[Opening Given information section]
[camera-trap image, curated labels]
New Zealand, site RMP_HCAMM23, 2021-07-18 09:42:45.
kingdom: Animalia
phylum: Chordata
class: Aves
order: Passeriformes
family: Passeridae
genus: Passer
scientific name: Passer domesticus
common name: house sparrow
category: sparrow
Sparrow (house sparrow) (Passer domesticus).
[Closing Given information section]
> Your instructions
All of the records above need to be copied exactly.

> Problem solution
[camera-trap image, curated labels]
New Zealand, site RMP_HCAMM23, 2021-07-18 09:42:45.
kingdom: Animalia
phylum: Chordata
class: Aves
order: Passeriformes
family: Passeridae
genus: Passer
scientific name: Passer domesticus
common name: house sparrow
category: sparrow
Sparrow (house sparrow) (Passer domesticus).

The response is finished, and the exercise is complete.